Dinî hassasiyetlere sahip insanlarca kurulan vakıf, dernek gibi STK’lar, 90’lı yıllarda gönüllü kültür teşekkülleri olarak anılıyordu. Zaman içinde bu tabir terk edildi ve sivil toplum kuruluşları ifadesi iyice yerleşti.
Bu süreçte gönüllü kuruluşların serencamını yakından izledik. Ve en önemli sınavlarını siyasetle ilişkilerinde yaşadıklarını gördük. Bu bağlamda, 28 Şubat sürecindeki tecrübeleri, o günlerde çıkan bir yazımızda şöyle yorumlamıştık:
“Gönüllü kuruluşları, bugün karşı karşıya oldukları sıkıntılara sürükleyen en önemli sebep, kendilerini ve faaliyetlerini politize etme hatasını işlemiş olmaları. Temsil ettikleri potansiyeli partiye kanalize ederken, bu partinin kısa süren yarım ve problemli iktidar döneminde de kendilerini iktidara endekslediler.

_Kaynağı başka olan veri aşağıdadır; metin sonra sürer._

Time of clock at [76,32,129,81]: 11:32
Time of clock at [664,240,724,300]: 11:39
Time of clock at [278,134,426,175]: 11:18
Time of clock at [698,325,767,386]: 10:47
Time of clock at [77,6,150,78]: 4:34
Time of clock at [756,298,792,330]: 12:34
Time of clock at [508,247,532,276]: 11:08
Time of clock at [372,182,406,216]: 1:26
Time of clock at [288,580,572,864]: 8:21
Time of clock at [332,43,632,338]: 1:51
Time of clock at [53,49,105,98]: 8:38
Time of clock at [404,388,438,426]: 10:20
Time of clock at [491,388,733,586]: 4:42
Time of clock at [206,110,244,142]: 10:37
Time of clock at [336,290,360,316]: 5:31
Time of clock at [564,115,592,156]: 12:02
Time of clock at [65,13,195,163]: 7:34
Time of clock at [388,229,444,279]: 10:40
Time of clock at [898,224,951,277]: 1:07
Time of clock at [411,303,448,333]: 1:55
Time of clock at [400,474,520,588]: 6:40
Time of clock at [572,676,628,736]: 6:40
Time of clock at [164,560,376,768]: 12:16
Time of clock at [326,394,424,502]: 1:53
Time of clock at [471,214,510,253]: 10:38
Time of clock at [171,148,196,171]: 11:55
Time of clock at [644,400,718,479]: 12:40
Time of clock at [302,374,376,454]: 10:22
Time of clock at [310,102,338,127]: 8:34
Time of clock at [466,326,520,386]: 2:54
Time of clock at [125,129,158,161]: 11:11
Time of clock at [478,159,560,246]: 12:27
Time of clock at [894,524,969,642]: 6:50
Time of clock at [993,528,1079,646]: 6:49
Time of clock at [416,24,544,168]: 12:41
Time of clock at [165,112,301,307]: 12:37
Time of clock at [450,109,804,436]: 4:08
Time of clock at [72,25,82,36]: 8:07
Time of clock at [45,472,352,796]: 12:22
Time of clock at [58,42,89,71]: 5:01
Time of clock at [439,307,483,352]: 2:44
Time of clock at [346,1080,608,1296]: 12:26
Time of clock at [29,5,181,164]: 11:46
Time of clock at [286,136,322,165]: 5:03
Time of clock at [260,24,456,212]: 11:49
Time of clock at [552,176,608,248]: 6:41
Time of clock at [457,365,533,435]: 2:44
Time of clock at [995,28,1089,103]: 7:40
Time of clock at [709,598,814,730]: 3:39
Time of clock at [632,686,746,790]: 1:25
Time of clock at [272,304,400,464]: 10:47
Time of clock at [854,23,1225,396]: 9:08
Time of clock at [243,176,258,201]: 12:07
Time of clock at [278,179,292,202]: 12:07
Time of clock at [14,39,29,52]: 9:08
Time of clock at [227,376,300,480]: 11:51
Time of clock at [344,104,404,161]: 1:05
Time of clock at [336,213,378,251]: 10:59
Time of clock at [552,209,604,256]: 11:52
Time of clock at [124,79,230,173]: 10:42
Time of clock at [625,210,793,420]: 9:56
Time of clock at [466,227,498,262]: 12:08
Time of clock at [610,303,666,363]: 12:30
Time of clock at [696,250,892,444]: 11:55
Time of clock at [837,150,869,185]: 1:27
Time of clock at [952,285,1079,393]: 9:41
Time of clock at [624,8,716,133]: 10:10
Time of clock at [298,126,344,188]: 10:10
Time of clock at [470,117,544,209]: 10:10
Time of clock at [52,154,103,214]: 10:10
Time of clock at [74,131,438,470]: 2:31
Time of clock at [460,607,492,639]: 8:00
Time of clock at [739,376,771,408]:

“Böylece hem hizmetlere ruh veren ihlâs zedelendi ve büyük yara aldı; hem de parti daha iktidarda iken başlatılan yıkıcı ve tahripkâr taarruz kampanyası, kademe kademe gönüllü teşekkülleri de etkisizleştirerek sindirdi. Partinin kapatılmasıyla ivme kazanan süreçte, partiyle veya partiye vücut veren anlayışla irtibatlı olduğu düşünülen kişi ve kuruluşlara yönelik taarruzlar, kendilerini siyasete göre ayarlayan gönüllü kuruluşları sıkıntıya soktu.” (“Temeldeki yanlış” başlıklı yazımız, 30.5.1998 ve “Zulüm Devam Etmez” adlı kitabımız, s. 138)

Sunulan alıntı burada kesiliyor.